Equally acclaimed for her work on the concert stage, her “powerful and expressive voice across a large range, her variety of timbre and character,” (Classical Scene), make her a welcome guest soloist for a range of oratorio and concert works, from Handel to Britten and beyond. These include Fourth Symphony (Mahler) with the Knoxville Symphony and the San Antonio Philharmonic, Ninth Symphony (Beethoven) with the Seattle Symphony and the Elgin Symphony, Bachianas Brasileiras (Villa-Lobos) with the San Antonio Philharmonic, Exsultate, jubilate (Mozart) with the Cathedral Choral Society, Messiah (Handel) with the Indianapolis Symphony, the Pacific Symphony, and the Richmond Symphony, Gloria (Poulenc) with the Asheville Symphony, Mass in c minor (Mozart) with the Richmond Symphony, Cathedral Choral Society, and Berkshire Choral International, Knoxville: Summer of 1915 (Barber) with the Norwalk Symphony Orchestra, Stabat Mater (Dvorak) and Elijah (Mendelssohn) with Berkshire Choral International, Ein Deutsches Requiem (Brahms) with the Bel Canto Chorus of Milwaukee and Chorosynthesis, Luonnotar (Sibelius) with the Tanglewood Music Center Orchestra, and Les Illuminations (Britten) with the Tanglewood Music Center Orchestra and Mexicoliederfest, and Pierrot Lunaire (Schoenberg) with the Chiarina Chamber Players and the Mid-Atlantic Reed Consort, as well as Carmina Burana (Orff), Requiem (Mozart), Credo Mass (Mozart), Dixit Dominus (Handel), Gloria (Vivaldi), Lord Nelson Mass (Haydn), and Mass in C (Beethoven).

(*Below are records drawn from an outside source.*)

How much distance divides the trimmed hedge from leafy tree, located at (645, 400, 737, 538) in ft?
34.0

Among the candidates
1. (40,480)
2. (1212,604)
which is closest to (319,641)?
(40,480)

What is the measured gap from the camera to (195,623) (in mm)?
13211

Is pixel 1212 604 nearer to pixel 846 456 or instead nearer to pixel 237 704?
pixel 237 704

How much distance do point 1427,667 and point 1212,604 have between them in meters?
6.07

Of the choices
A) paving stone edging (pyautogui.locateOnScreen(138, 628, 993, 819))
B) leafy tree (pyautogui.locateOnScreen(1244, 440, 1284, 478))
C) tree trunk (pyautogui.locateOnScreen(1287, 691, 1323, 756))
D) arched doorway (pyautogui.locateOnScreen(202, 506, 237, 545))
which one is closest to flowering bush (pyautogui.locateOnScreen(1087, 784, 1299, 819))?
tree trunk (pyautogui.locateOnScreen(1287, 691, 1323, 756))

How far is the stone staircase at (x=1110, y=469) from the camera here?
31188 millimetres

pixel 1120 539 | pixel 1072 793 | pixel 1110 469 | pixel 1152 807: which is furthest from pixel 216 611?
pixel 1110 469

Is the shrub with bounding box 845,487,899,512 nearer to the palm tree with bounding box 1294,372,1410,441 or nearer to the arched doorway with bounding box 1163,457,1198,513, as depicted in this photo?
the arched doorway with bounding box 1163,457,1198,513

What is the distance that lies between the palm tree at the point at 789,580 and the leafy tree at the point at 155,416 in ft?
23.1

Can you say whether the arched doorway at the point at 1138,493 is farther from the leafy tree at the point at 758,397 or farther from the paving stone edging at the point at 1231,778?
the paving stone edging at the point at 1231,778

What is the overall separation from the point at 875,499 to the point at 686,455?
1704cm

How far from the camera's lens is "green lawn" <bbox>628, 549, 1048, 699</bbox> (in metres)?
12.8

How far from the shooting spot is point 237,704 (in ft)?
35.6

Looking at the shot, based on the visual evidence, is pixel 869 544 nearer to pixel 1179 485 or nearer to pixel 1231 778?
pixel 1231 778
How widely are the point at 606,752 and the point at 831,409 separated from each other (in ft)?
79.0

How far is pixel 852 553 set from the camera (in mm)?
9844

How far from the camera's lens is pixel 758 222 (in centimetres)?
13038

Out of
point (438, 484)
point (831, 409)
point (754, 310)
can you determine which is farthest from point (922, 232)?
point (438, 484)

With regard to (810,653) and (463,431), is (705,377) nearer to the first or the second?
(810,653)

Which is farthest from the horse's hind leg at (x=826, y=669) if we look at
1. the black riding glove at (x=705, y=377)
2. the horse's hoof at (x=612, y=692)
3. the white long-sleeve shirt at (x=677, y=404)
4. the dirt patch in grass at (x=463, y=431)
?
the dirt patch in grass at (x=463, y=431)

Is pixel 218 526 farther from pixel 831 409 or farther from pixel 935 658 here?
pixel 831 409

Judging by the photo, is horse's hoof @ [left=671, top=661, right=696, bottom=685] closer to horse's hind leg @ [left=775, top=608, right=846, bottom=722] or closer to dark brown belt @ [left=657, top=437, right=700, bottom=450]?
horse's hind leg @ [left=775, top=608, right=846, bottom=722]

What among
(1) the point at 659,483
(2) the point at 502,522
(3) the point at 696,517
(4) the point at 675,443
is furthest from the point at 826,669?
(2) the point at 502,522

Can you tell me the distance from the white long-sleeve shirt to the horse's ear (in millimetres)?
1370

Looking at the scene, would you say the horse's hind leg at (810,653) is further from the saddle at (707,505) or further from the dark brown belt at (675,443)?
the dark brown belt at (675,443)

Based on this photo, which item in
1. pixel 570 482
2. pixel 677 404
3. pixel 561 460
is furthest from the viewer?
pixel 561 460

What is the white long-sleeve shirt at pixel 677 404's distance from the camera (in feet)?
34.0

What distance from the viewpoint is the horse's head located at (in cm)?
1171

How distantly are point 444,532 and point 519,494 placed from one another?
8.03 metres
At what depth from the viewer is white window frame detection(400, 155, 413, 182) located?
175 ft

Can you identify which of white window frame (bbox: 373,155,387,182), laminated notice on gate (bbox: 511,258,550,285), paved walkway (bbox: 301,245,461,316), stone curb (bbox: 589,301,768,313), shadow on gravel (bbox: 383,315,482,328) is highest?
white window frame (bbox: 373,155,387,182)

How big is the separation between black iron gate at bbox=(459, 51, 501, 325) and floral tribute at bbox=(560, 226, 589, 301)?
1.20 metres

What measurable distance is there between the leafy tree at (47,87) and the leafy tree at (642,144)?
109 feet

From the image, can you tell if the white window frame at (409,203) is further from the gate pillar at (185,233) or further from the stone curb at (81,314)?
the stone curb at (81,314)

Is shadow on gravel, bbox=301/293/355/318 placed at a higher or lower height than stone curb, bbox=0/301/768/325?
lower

Nominated for GRAMMY® awards for Best Classical Vocal Solo Album for Confessions (2022) and 40@40 (2024), Ms. Strickling has received widespread critical acclaim for her recordings: “…a compellingly honest performer, whose rich, expressive soprano conveys vulnerability with a balance of shimmering tone and unaffected diction,” (Opera News Magazine). “This extraordinarily expressive and versatile singer…performs with an intelligent combination of restraint and letting go. Her voice is full and lustrous and then bright and nimble…” (Schmopera). "Strickling fulfills and FILLS this role, her voice as a siren-chameleon, changing shape and color and nature with total control as contexts switch and emotions bend ever so slightly from word to word,” (American Record Guide). She was also praised for the Naxos Opera Classics recording of The Parting by Tom Cipullo, “…deeply expressive, secure voice. Her exposed highs are managed wonderfully, with notable beauty,” (San Francisco Classical Voice). Her discography also includes Times Alone (James Matheson), The Vineyard Songs (Glen Roven), Edna St. Vincent Millay (Jake Heggie), and Of a Certain Age (Tom Cipullo).
Ms. Strickling created the role of Fanni Radnòti in the world premiere of Tom Cipullo’s opera The Parting with Music of Remembrance in Seattle and San Francisco in 2019 and revisited the role with Chelsea Opera in Syracuse in Spring 2022 and New York City in Fall 2022. She created the role of Dr. Slade in the nine-episode TV-opera film, Everything for Dawn with Experiments in Opera, which received its AllArts and Opera Philadelphia broadcast premiere in 2022. An alumna of the Berkshire Opera Company resident artist program, her performance of the Dew Fairy in Humperdinck’s Hansel and Gretel was praised by Opera News: "Laura Strickling offered the creamy, clear, younger-sister-of-Eva-Pogner instrument ideal for singing the role over full orchestration." She appeared as Pamina in the Metropolitan Opera Guild's touring outreach production of The Magic Flute. Ms. Strickling’s operatic roles also include Countess Almaviva (Le nozze di Figaro), Cleopatra (Julius Caesar), Mimi (La boheme), Dinorah (Dinorah), Elvira (L’Italiana in Algeri), Josephine (H.M.S. Pinafore), Gretel (Hansel and Gretel), and Micaëla (Carmen). She created the role of Muriel in the world premiere of Thomas Benjamin's The Alien Corn with the Peabody Opera Theater.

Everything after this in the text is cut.